Choose the Right Engine of Growth
Understanding whether the Sticky, Viral, or Paid Engine drives your business is crucial. What does this mean?
- Sticky Engine: Focuses on keeping customers longer than it takes to replace them, prioritizing customer retention over the rate of losing them.
- Viral Engine: Thrives on current customers referring new ones, typical of products or services that organically prompt referrals.
- Paid Engine: expands by reinvesting profits into acquiring more customers.
Grasping these engines is key for shaping business strategy and allocating resources effectively. Choosing a growth engine that doesn’t align with the company’s dynamics can misdirect resources and attention, impeding scalability.

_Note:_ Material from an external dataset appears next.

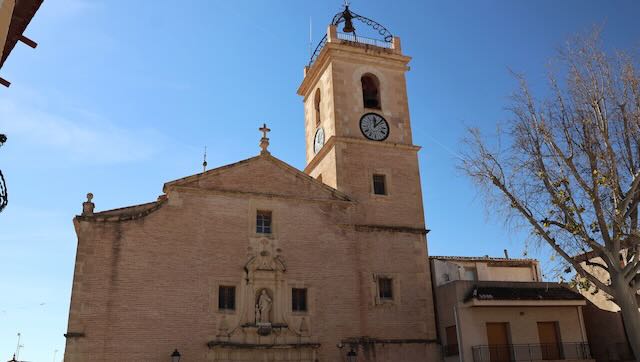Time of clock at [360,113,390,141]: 12:07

For instance, a company with low referral rates that heavily leans into viral marketing (Viral Engine) might struggle to achieve expected growth.
Incorporate the 5 WHYS
This approach entails repeatedly asking ‘why’—typically five times or more—until the root cause of an issue is identified. It’s more about finding the root causes of issues rather than just addressing symptoms.
This method helps startups deeply understand their problems, preventing them from recurring.
For instance, if a website crashes due to server overload, the first ‘why’ might point to a specific feature causing this. Subsequent ‘whys’ could reveal issues like insufficient feature testing or poor team communication. Identifying the core problem allows for more effective and lasting solutions. Adopting the Five Whys technique encourages a culture of ongoing learning and improvement in startups, increasing their resilience and adaptability to challenges.
Final Thoughts
I think this approach transcends traditional business strategies and offers a blueprint for building a sustainable, customer-focused, and agile business.
The need to pivot or persevere based on real-world data makes so much sense if you really want your business to align with market demands and customer needs. It’s quite unlikely that the approach will lose its relevance in the coming decades.